Os bancos já não são confortáveis: são agora de pedra bicuda, que deixam as costas com buracos de meio centímetro cheios de sangue vivo a baloiçar na carne crua que teve a curiosidade de ver o que se passava. São agora ointenta e nove graus de inclinação, com o comboio sempre a acelerar. Jão não sinto as costas. Felizmente. Senão nem os olhos veriam, pois se iriam fechar, inconscientes.
O resto do interior do comboio tornou-se sombrio também. As janelas manchadas e com vidros quebrados e estaladiços. A velocidade faz com que um bocado da janela ao meu lado se quebre e me salte um bocado para a orelha, que se rasga em dois bocados. O pescoço não se safa. Ainda se rasga uma artéria mais saída quando a ponta do vidro passa pela orelha. O pescoço pinta-se de vermelho negro.
Não há problema! O sangue mistura-se ao vermelho tinto que pinta agora o comboio. Estou quase dentro do ambiente! Mas ainda não completamente. Nos bancos à frente está um corpo de rapariga, negro e carbonizado, maneta. Coitada... Tentou fugir pela janela e quando esmurrou o vidro, os estilhaços entranharam-se de tal forma no seu pulso, que o cortaram, caindo lá para fora, perdido para sempre na linha do Inferno. Desesperada, tentou atirar-se de cabeça, mas uma língua de estrela viva queimou-lhe o corpo de tal forma, que começou por brilhar como uma estrela, acabando por arrefecer e mostrar um corpo seco e quase carvão.
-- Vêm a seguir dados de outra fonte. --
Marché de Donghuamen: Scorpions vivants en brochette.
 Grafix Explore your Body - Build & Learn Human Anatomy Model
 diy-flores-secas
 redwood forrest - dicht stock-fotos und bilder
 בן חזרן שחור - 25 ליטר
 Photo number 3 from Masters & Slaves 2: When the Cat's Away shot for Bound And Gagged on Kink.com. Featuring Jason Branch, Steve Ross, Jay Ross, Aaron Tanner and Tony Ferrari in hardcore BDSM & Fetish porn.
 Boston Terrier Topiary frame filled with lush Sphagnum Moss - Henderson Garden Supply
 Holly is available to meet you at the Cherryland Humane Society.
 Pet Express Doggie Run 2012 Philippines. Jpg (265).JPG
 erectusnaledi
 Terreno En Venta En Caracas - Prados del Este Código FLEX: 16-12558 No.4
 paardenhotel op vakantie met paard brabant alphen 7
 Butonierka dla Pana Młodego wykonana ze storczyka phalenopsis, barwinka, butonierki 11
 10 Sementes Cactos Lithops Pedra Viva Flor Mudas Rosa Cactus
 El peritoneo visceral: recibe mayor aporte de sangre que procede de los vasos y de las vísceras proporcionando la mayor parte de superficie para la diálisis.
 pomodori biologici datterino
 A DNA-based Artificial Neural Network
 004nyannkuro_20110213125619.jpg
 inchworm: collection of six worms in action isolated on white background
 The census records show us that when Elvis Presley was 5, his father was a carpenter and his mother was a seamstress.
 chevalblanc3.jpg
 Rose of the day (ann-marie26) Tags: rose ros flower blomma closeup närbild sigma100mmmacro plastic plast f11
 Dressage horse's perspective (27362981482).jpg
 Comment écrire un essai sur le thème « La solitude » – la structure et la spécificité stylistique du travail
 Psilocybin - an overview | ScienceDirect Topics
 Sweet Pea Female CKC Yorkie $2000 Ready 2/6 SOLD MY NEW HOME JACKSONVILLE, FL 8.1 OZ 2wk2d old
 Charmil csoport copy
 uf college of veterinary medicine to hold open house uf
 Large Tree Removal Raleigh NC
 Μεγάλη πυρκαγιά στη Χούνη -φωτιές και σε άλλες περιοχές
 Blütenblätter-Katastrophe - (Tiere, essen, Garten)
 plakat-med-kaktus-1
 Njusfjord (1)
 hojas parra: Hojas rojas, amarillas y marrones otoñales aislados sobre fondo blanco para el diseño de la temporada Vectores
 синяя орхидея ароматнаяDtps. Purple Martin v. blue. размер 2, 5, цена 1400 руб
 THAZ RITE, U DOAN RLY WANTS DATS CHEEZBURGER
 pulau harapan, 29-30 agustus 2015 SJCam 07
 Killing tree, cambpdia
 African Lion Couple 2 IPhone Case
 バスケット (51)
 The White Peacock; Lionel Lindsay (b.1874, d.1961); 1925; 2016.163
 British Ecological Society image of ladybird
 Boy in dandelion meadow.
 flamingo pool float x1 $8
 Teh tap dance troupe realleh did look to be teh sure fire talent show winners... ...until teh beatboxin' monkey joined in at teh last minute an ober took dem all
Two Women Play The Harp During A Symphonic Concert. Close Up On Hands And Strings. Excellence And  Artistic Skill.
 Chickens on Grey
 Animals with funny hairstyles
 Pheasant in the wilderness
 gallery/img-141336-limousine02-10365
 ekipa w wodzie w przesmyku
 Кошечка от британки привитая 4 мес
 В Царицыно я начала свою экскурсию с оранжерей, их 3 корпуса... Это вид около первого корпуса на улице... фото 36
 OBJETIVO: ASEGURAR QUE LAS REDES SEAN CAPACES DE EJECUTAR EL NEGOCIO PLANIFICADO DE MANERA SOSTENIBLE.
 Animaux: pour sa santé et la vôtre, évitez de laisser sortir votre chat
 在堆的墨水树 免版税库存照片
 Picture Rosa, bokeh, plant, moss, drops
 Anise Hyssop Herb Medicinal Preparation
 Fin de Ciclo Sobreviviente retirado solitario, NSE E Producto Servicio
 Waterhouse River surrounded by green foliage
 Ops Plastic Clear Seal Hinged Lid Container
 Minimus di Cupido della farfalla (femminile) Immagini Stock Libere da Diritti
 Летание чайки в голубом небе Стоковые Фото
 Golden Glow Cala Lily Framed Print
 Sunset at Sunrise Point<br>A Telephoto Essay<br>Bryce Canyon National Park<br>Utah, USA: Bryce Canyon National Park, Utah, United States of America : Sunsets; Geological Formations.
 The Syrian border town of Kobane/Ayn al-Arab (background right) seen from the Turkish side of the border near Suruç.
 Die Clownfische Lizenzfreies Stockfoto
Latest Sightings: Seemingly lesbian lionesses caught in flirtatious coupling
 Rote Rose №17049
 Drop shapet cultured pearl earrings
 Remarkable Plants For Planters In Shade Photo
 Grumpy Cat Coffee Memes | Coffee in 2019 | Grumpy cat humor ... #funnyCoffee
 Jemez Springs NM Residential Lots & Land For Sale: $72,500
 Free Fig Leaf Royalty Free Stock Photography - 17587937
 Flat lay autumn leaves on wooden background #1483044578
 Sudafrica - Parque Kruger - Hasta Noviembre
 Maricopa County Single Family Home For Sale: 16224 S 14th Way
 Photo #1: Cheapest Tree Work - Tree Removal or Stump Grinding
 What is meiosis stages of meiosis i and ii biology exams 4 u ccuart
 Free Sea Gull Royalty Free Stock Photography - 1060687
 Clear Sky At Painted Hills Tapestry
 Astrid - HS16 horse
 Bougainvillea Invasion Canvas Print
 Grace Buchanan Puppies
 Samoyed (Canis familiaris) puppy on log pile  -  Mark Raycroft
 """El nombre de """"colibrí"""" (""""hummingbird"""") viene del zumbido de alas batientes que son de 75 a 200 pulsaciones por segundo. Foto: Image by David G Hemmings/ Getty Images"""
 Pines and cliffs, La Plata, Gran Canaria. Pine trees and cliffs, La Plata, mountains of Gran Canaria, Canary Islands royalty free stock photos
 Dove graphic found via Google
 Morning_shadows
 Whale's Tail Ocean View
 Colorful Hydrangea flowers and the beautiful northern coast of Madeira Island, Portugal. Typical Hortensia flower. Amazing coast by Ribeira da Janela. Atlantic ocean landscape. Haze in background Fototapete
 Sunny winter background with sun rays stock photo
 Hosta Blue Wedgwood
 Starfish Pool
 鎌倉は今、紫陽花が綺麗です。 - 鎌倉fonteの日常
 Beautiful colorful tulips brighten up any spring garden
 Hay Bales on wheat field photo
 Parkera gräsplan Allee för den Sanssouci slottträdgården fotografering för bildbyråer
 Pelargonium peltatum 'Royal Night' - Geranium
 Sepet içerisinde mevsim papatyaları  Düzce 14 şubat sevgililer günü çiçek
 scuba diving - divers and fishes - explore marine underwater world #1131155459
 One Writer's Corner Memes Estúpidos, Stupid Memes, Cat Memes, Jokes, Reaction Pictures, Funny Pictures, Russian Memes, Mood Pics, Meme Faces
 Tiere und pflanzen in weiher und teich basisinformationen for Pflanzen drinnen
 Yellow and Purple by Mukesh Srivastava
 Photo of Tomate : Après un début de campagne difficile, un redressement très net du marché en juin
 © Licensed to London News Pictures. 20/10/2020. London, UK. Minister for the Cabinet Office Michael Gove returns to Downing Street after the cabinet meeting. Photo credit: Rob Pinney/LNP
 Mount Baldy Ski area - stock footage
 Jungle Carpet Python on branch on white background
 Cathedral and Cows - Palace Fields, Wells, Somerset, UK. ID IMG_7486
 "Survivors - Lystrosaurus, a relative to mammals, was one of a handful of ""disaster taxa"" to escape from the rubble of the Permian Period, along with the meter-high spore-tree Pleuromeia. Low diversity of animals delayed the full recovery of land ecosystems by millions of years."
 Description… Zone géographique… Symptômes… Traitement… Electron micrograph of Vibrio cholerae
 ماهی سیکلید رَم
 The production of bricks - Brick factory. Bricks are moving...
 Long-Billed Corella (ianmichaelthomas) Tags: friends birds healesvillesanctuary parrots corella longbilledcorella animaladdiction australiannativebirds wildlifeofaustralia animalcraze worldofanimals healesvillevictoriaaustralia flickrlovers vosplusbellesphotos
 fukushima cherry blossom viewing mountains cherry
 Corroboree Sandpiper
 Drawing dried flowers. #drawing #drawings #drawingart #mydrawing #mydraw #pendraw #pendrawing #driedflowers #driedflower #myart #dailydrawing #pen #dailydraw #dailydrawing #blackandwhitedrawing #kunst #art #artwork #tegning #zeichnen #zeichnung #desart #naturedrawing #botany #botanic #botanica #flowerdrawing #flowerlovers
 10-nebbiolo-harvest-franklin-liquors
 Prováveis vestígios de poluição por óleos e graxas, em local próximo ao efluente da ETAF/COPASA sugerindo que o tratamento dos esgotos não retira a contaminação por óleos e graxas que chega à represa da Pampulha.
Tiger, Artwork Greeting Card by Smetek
Sou o único que ainda mexe os olhos. Não! Há mais um! Mas a sua cabeça acabou de ser arrancada e veio-me parar ao colo. Dentro de segundos serei o único. Entretanto, observo os olhos que me observam, a pedirem socorro, com uma boca que já não produz som, em formato de agonia. Os olhos reviram-se, o crânio rebenta e os neurónios saltam como se se tratassem de serpentinas, mas mais gordas e rosadas, pingadas de sangue queimado.
Mas quem arrancou a cabeça desta criatura? Ólho para as sombras e vejo uma camada mais escura. Está lá algo. Dois pontos de total escuridão destacam-se ainda mais. Movem-se e aproximam-se de mim e apercebo-me que são olhos. Olhos... Cheios de ódio que se focam em mim. Uma alma penada, que sofre por dentro mas obedece a algo superior. Aproximam-se e afastam-se. Não me fazem nada. Porquê? Não compreendo...
O comboio começa a abrandar e as costas sentem finalmente a dor. Em parte vermelhas, em parte rosadas, em parte negras. O comboio permanece parado. Levanto-me e procuro uma porta por onde possa sair deste inferno. As janelas estão negras e não consigo ver onde estou. Uma porta trancada. Duas. Outra. Que inferno! Não consigo sair!
Finalmente uma porta que dá um estalido! Finalmente verei a luz do dia! Finalmente...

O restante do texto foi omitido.